====== EXTRAIT DU DOCUMENT ======
Au mois de mars 1773, Benyowszky reçut l’ordre de s’embarquer à Lorient sur le vaisseau la Marquise-de-Marbœuf. Sur un traitement total de 19,000 livres, dont 7,000 payées par les Affaires étrangères, il laissait une délégation de 4,000 livres par an jusqu’en 1775 au sieur Boisroger qui lui avait avancé les sommes nécessaires pour son équipement. Il emportait des effets et des approvisionnements variés pesant ensemble 35 tonneaux. Le navire mit à la voile le 22 avril 1773. Les dernières instructions reçues du ministre par le baron portaient qu’il devait former à Madagascar un établissement en vue de procurer à l’île de France les secours dont elle avait besoin : Pour le mettre au fait plus exactement des volontés de Sa Majesté, le Comte de Boynes lui communiqua la lettre qu’il écrivait conjointement au chevalier de Ternay, gouverneur des îles, et à M. Maillart-Dumesle, intendant.

« Vous êtes instruits, disait-il, du projet que M. de Modave avait fait adopter en 1767, de former à Madagascar une colonie d’Européens, pour civiliser les habitants de cette île, et les accoutumer à nos mœurs et à nos usages. On n’a pas tardé à s’apercevoir que cet établissement portait sur de faux principes, et on a été obligé d’y renoncer par l’impossibilité de subvenir aux avances de toute espèce, que M. de Modave exigeait en faveur des nouveaux colons. Malgré le peu de succès de cette tentative, on ne peut se dissimuler que l’île de Madagascar ne renferme de très grandes ressources, et qu’il ne fût utile d’y avoir un établissement ; mais, au lieu d’une colonie, dont les vues blesseraient trop ouvertement les droits de la propriété, pour être reçue avec plaisir par un peuple pasteur et agricole, il ne doit être question que d’un simple poste, à la faveur duquel on puisse former des liaisons utiles avec les principaux chefs du pays, établir avec eux un commerce d’échanges et faire cesser l’abus de traiter en argent. Ce sera ensuite à l’intelligence de celui qui sera chargé du soin de cette entreprise, à étendre ses liaisons dans l’intérieur de l’île, pour ouvrir de nouvelles branches de traites, et, en se conduisant avec prudence, on peut espérer d’arriver un jour au but proposé par M. de Modave, et de former une colonie d’autant plus solide qu’elle serait fondée sur l’intérêt même des insulaires. Le roi laissait à M. de Benyowszky la liberté de choisir le lieu qui lui paraîtrait le plus convenable pour l’établissement qu’il était chargé de former. On n’exceptait que le Fort Dauphin, malgré la salubrité de l’air, parce que cette partie de l’île était trop aride et qu’elle n’offrait aucune ressource pour le commerce. » Le ministre ajoutait que le port de Tamatave semblait convenir le mieux pour former l’établissement, mais que Benyowszky jugerait par lui-même de ses avantages et que, dans l’incertitude où l’on était du lieu où il croirait devoir se fixer, on mettait à sa disposition un petit bâtiment pour lui permettre d’explorer les côtes de l’île.
======
• **TÂCHES À RÉALISER**
1 – Recopiez mot pour mot le passage sur la mission de Benyowszky à Madagascar, de « Au mois de mars » à « M. Maillart-Dumesle, intendant. ».
2 – Prolongez le récit de la mission de Benyowszky à Madagascar en reprenant juste après sa dernière phrase.
====== LES DONNÉES ======
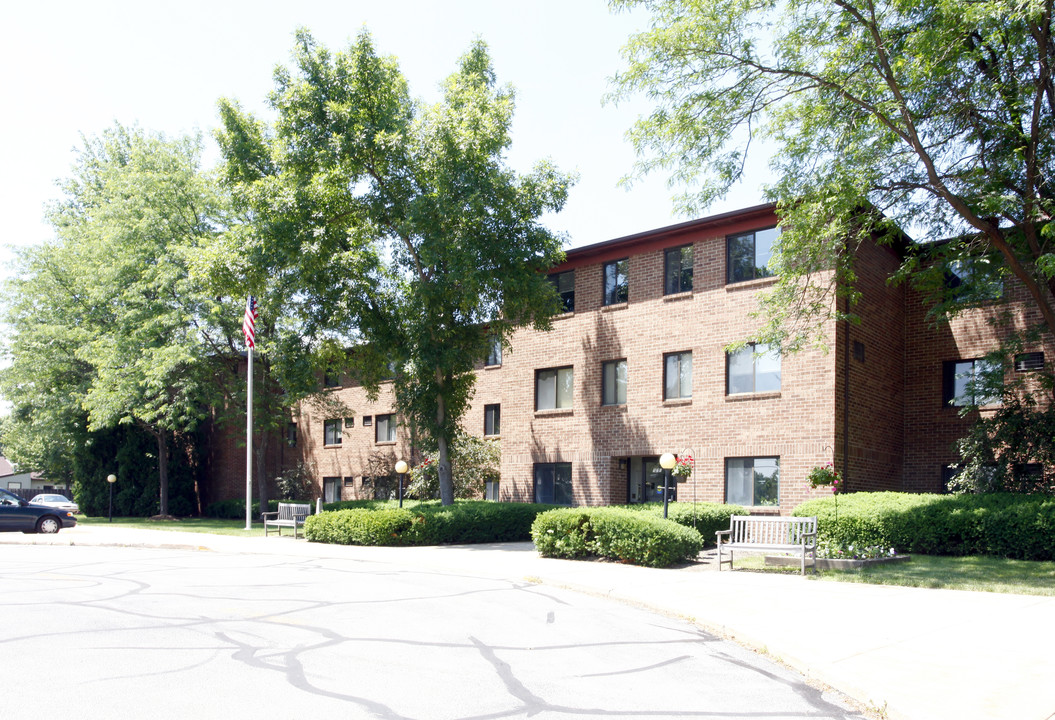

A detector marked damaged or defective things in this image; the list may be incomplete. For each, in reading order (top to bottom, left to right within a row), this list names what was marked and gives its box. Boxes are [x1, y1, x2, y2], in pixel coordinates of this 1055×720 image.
======
• **RÉPONSES AUX ACTIVITÉS**
1 –
Au mois de mars 1773, Benyowszky reçut l’ordre de s’embarquer à Lorient sur le vaisseau la Marquise-de-Marbœuf. Sur un traitement total de 19,000 livres, dont 7,000 payées par les Affaires étrangères, il laissait une délégation de 4,000 livres par an jusqu’en 1775 au sieur Boisroger qui lui avait avancé les sommes nécessaires pour son équipement. Il emportait des effets et des approvisionnements variés pesant ensemble 35 tonneaux. Le navire mit à la voile le 22 avril 1773. Les dernières instructions reçues du ministre par le baron portaient qu’il devait former à Madagascar un établissement en vue de procurer à l’île de France les secours dont elle avait besoin : Pour le mettre au fait plus exactement des volontés de Sa Majesté, le Comte de Boynes lui communiqua la lettre qu’il écrivait conjointement au chevalier de Ternay, gouverneur des îles, et à M. Maillart-Dumesle, intendant.

2 –
L’intendant Maillart-Dumesle était avisé, en outre, d’adjoindre au corps de Benyowszky un officier d’administration, un garde-magasin, un trésorier et un aumônier. On lui recommandait de fournir à l’expédition un assortiment d’objets de traite, tels que fusils, pistolets, haches, clous, barres de fer ; il devait aussi remettre au trésorier les fonds suffisants pour la solde de six mois et au garde-magasin des vivres pour trois mois. Il serait interdit de laisser approcher les armateurs particuliers, du point de l’île où le baron serait fixé ; ce dernier devait tenir la main à cette interdiction avec la plus grande rigueur. Le ministre faisait parvenir par le même navire les effets d’habillement, d’armement, d’équipement ainsi que les tentes nécessaires pour la formation du corps des Volontaires qui ne devait avoir lieu qu’à l’île de France ; il annonçait l’achat d’un brigantin de 90 tonneaux destiné au service de la future colonie. L’envoi des recrues fut fait en partie sur la flûte l’Étoile, en partie sur la Marquise-de-Marbœuf.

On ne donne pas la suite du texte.